Drake singles chronology
| "Passionfruit" (2017) | "Come Closer" (2017) | "Free Smoke" (2017) |

Music video
- "Come Closer" on YouTube

= Come Closer (Wizkid song) =

"Come Closer" is an electropop and Afropop song by Nigerian singer Wizkid featuring Canadian rapper Drake. The song was released as the third single from the former's third studio album, Sounds from the Other Side (2017).

==Background==
Wizkid revealed the song was recorded in early 2016 at the same time as he and Drake's other collaborative single, "One Dance" (2016), which peaked at number one on the US Billboard Hot 100 as well as the UK Singles Chart and the Canadian Hot 100. The song was released as the third single from Wizkid's third studio album, Sounds from the Other Side, and was the album's most commercially successful track. The song marked Wizkid's third official collaboration with Drake.

==Commercial performance==
The single peaked at number 58 on the UK Singles Chart, becoming Wizkid's first charting single as a lead artist, and the best-performing African record of 2017 at large.

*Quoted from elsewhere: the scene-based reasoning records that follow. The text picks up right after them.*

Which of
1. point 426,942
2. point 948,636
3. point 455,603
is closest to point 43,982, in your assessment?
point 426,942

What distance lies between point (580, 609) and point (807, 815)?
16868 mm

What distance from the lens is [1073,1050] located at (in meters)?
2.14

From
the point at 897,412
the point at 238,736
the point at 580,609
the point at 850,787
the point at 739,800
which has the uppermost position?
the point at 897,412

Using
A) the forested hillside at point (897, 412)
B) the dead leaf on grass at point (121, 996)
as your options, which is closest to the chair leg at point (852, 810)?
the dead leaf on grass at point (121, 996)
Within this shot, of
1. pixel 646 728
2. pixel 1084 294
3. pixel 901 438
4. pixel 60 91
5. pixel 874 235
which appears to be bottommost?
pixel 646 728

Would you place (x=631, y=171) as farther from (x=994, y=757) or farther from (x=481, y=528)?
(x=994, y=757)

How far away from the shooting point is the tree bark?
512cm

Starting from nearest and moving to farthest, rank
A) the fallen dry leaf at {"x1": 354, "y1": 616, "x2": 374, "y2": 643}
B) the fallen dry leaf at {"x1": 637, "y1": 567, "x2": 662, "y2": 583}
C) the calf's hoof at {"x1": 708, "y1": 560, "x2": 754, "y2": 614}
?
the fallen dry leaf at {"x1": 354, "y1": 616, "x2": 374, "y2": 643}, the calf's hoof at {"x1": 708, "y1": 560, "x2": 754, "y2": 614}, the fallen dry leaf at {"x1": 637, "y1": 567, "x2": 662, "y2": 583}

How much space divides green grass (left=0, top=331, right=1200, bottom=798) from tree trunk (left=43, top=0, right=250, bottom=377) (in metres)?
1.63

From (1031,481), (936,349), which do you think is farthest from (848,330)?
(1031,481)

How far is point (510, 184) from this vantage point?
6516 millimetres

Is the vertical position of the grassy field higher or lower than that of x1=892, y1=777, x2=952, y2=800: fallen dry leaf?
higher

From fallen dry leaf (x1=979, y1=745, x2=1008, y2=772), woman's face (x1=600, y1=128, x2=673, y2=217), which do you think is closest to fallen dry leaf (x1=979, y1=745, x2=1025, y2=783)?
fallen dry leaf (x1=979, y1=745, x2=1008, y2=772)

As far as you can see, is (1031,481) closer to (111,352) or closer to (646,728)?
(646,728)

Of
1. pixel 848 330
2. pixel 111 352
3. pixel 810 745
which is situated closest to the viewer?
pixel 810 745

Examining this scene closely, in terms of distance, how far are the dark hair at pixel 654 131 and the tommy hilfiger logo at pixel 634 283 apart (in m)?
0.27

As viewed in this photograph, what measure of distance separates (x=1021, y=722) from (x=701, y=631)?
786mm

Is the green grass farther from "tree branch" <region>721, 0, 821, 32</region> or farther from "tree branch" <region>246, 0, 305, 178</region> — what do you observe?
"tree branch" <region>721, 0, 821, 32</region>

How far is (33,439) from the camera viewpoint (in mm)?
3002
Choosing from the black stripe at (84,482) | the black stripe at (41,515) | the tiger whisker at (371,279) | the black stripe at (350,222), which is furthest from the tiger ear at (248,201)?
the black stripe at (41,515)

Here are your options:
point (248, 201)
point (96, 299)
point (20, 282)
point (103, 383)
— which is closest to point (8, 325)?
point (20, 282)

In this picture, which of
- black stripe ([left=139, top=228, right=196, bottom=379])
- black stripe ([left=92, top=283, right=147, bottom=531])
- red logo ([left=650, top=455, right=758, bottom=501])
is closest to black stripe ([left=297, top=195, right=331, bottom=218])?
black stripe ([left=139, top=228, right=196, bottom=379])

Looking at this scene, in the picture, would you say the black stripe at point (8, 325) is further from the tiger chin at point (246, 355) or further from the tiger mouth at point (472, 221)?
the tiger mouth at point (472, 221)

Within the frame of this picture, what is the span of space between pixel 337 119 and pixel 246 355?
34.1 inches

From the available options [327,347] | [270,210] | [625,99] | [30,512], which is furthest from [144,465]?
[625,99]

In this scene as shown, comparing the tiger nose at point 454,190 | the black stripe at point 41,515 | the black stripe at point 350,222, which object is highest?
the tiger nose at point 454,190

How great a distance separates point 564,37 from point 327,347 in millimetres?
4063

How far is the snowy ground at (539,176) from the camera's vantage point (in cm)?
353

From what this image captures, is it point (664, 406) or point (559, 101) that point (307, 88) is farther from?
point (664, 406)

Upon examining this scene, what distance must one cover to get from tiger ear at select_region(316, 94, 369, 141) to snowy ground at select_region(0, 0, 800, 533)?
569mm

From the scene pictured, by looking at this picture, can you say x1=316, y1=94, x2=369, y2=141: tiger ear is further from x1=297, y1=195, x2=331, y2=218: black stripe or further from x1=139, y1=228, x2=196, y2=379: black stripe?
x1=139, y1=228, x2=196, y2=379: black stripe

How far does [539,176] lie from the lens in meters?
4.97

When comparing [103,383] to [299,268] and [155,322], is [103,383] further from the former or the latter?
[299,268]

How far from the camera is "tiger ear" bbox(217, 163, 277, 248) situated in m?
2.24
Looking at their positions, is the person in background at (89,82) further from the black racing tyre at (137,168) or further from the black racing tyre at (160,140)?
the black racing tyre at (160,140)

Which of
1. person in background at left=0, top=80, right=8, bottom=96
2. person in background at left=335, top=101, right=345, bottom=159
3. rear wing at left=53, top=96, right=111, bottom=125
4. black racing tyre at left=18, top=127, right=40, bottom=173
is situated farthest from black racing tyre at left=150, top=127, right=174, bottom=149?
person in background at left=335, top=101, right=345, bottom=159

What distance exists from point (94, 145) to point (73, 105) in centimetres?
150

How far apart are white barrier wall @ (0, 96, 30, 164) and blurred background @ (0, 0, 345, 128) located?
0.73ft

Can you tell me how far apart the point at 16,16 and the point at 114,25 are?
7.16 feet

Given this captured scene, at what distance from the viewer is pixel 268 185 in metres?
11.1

The single peaked at number 54 on the Canadian Hot 100. The song was certified Platinum in the US and the UK, 2× Platinum in Canada, 3× Platinum in South Africa, and Gold in the Switzerland.

== Music video ==
The music video for the song, directed by Daps, was released on April 7, 2017 through Wizkid's YouTube channel.

==Accolades==

Year: Awards ceremony; Award description(s); Results
2017: All Africa Music Awards; Song of the Year; Won
Soul Train Awards: Best Dance Performance; Nominated
Nigeria Entertainment Awards: Best Collabo; Nominated
2018: The Headies; Best Collaboration; Nominated
Producer of the Year: Nominated
Best Music Video: Won
Viewer's Choice: Won

==Charts==

| Chart (2017) | Peak position |
|---|---|
| Canada Hot 100 (Billboard) | 54 |
| France (SNEP) | 107 |
| Netherlands (Single Tip) | 15 |
| Scottish Singles Sales (Official Charts) | 96 |
| Switzerland (Schweizer Hitparade) | 98 |
| UK Singles (Official Charts) | 50 |
| UK Hip Hop/R&B (Official Charts) | 14 |
| US Rhythmic Airplay (Billboard) | 38 |
| US R&B/Hip-Hop Airplay (Billboard) | 29 |

==Certifications==

| Region | Certification | Certified units/sales |
| Canada (Music Canada) | 2× Platinum | 160,000^{‡} |
| France (SNEP) | Gold | 100,000^{‡} |
| South Africa (RISA) | 3× Platinum | 120,000^{‡} |
| Switzerland (IFPI Switzerland) | Gold | 10,000^{‡} |
| United Kingdom (BPI) | Platinum | 600,000^{‡} |
| United States (RIAA) | Platinum | 1,000,000^{‡} |
^{‡} Sales+streaming figures based on certification alone.